───── Excerpted data

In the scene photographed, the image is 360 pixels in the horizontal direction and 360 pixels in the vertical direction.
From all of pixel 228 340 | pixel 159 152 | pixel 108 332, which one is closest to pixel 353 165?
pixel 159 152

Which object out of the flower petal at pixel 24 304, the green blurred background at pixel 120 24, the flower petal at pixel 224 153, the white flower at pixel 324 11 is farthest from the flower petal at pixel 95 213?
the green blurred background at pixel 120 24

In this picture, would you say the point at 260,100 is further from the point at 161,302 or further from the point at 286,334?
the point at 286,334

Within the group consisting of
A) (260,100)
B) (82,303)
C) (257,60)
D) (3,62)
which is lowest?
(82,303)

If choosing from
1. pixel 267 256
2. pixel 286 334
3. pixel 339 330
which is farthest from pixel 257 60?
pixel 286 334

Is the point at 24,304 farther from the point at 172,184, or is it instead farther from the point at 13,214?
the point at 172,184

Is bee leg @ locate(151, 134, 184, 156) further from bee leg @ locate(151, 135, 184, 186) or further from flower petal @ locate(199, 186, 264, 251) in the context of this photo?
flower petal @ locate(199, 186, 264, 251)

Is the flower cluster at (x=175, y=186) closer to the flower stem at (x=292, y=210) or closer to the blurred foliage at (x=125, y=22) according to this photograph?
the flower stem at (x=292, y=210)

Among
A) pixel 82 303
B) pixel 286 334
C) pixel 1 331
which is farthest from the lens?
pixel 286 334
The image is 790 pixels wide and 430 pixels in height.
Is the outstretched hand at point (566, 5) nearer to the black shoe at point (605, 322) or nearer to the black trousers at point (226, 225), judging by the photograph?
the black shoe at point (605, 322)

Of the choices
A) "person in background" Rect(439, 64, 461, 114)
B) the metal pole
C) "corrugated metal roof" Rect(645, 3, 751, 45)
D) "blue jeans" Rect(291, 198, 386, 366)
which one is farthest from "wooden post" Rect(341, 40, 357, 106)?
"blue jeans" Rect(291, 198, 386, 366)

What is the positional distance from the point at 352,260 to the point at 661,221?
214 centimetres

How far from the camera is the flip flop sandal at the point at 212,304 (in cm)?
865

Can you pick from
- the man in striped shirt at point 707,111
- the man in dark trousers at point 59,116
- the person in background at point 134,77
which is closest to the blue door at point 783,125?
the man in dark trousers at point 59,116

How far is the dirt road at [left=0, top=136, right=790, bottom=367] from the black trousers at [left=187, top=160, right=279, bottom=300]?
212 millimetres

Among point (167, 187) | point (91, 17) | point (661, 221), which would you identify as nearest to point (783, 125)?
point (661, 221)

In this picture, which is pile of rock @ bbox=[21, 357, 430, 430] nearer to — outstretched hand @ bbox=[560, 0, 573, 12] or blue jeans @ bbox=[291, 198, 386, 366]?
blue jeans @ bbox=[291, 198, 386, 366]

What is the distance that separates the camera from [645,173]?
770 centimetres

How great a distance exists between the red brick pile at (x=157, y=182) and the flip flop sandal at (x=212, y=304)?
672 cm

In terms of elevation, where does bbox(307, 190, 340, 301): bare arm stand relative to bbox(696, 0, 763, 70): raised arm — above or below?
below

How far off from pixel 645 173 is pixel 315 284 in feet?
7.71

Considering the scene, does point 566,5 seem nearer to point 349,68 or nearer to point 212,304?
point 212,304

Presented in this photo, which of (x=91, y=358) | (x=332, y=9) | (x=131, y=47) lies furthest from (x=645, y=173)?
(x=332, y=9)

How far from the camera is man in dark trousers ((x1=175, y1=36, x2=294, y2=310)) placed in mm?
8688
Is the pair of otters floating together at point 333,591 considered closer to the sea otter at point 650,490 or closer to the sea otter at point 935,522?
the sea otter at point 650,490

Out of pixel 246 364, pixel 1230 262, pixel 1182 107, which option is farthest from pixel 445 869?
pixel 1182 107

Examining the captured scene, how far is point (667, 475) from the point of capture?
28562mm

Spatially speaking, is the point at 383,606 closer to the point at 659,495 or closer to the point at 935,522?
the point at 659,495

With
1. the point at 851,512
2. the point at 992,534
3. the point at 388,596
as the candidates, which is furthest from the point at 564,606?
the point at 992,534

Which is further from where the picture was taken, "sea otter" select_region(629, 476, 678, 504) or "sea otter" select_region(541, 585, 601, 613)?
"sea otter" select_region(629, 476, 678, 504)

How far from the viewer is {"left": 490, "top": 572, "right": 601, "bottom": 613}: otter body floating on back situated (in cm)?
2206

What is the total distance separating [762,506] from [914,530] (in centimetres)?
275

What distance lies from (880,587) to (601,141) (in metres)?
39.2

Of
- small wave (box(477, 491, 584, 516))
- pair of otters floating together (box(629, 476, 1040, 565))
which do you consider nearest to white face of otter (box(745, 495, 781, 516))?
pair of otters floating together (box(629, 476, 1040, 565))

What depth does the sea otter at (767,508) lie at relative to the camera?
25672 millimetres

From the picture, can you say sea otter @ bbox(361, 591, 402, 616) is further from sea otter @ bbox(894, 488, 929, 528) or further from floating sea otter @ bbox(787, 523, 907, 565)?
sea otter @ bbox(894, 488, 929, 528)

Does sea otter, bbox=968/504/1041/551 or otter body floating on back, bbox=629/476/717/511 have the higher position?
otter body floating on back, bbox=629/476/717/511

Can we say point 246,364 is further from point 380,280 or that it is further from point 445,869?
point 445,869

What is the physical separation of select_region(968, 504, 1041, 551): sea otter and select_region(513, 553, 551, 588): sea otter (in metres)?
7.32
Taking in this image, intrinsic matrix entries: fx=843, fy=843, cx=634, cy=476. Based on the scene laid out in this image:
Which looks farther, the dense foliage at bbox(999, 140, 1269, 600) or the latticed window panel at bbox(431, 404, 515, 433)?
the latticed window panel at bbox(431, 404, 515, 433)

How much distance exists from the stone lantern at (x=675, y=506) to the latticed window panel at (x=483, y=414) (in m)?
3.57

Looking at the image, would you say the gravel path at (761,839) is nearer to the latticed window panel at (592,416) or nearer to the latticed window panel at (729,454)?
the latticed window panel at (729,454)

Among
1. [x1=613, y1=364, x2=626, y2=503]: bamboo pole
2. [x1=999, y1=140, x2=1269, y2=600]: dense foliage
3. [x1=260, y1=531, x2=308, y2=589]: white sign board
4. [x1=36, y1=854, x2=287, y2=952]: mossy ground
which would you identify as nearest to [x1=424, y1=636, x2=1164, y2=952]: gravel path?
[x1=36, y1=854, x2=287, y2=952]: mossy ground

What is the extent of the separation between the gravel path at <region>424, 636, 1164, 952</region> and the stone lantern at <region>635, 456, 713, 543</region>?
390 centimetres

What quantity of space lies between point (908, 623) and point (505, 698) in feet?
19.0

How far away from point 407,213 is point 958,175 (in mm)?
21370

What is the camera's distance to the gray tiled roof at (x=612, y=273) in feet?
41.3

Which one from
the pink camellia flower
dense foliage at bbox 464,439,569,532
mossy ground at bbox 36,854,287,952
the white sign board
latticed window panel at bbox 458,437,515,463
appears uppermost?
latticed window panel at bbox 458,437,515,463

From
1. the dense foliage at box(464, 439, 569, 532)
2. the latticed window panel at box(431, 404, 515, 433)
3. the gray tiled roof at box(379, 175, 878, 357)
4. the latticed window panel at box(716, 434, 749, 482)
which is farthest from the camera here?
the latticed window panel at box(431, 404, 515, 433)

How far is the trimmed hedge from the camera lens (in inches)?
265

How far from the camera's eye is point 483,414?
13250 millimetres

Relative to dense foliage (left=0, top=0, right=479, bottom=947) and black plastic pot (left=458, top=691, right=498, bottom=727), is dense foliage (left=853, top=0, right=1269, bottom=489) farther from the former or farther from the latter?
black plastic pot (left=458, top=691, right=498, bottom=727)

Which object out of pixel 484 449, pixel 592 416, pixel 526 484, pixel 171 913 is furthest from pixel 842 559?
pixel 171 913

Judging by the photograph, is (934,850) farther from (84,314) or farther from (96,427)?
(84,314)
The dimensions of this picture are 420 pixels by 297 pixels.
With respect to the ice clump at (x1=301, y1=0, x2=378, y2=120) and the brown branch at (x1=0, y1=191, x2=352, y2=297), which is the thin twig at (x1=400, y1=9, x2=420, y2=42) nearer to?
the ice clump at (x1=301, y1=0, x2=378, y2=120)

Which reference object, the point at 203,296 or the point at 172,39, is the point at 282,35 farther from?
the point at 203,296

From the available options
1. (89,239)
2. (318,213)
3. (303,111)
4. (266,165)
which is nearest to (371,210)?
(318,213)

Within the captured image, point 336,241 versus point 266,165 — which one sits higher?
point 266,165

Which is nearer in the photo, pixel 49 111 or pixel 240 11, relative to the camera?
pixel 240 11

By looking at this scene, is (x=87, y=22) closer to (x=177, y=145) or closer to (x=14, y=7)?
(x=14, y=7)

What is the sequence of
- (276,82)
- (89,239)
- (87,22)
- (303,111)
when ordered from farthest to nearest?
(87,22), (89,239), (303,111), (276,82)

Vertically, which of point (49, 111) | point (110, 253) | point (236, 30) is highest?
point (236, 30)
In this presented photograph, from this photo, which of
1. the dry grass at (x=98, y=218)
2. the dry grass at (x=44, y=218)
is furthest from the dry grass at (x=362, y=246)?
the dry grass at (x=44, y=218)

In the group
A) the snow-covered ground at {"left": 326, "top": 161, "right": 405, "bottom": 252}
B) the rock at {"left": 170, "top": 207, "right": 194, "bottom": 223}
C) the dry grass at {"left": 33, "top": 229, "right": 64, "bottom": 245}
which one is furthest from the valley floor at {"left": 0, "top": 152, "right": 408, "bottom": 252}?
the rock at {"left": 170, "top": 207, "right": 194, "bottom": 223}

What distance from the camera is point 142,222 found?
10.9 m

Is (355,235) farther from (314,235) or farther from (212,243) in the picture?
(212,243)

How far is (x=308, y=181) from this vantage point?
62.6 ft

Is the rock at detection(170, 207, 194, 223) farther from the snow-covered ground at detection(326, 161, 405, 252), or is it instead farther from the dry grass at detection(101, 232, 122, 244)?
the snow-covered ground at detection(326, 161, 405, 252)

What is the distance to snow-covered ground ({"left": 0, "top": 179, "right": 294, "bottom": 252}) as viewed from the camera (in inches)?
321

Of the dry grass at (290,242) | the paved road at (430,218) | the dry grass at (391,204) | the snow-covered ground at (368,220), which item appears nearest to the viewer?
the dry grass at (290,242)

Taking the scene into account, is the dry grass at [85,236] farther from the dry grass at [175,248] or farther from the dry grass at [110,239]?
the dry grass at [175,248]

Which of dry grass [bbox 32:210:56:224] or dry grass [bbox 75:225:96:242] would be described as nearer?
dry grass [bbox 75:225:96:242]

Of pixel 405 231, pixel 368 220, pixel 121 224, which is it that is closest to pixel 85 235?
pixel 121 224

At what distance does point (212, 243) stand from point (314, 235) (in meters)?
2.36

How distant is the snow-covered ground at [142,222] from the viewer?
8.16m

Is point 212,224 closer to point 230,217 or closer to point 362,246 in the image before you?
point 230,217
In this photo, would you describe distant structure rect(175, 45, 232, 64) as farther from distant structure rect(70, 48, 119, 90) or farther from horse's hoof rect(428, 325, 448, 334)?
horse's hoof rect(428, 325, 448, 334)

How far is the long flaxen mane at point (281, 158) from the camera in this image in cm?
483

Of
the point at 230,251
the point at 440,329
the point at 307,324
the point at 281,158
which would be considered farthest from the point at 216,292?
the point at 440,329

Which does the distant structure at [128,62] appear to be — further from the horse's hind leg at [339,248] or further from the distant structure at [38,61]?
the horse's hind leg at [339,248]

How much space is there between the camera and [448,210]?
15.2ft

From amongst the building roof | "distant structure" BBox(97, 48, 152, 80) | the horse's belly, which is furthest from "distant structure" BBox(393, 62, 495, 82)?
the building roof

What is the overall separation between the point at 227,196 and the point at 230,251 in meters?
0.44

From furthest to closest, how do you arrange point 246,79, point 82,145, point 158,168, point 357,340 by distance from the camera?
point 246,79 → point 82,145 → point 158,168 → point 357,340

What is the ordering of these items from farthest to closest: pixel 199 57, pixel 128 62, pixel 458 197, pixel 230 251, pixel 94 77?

──────────

◆ Requirements: Return, unchanged, the part of the material that opens with the line containing "Is the flower" and closes with the line containing "212 millimetres", with both of those lines included.

◆ Exercise output:
Is the flower cluster at (x=175, y=186) closer to the flower stem at (x=292, y=210) or closer to the blurred foliage at (x=125, y=22) according to this photograph?
the flower stem at (x=292, y=210)

Among
A) pixel 82 303
B) pixel 286 334
C) pixel 1 331
which is farthest from the lens?
pixel 286 334
The image is 790 pixels wide and 430 pixels in height.
Is the outstretched hand at point (566, 5) nearer to the black shoe at point (605, 322) or nearer to the black trousers at point (226, 225), judging by the photograph?
the black shoe at point (605, 322)

Of the choices
A) "person in background" Rect(439, 64, 461, 114)
B) the metal pole
C) "corrugated metal roof" Rect(645, 3, 751, 45)
D) "blue jeans" Rect(291, 198, 386, 366)
which one is farthest from "wooden post" Rect(341, 40, 357, 106)?
"blue jeans" Rect(291, 198, 386, 366)

What is the positional distance from the point at 352,260 to the point at 661,221?
214 centimetres

How far from the camera is the flip flop sandal at the point at 212,304 (in cm)?
865

Can you pick from
- the man in striped shirt at point 707,111
- the man in dark trousers at point 59,116
- the person in background at point 134,77
which is closest to the blue door at point 783,125?
the man in dark trousers at point 59,116

How far is the dirt road at [left=0, top=136, right=790, bottom=367] from the black trousers at [left=187, top=160, right=279, bottom=300]?
212 millimetres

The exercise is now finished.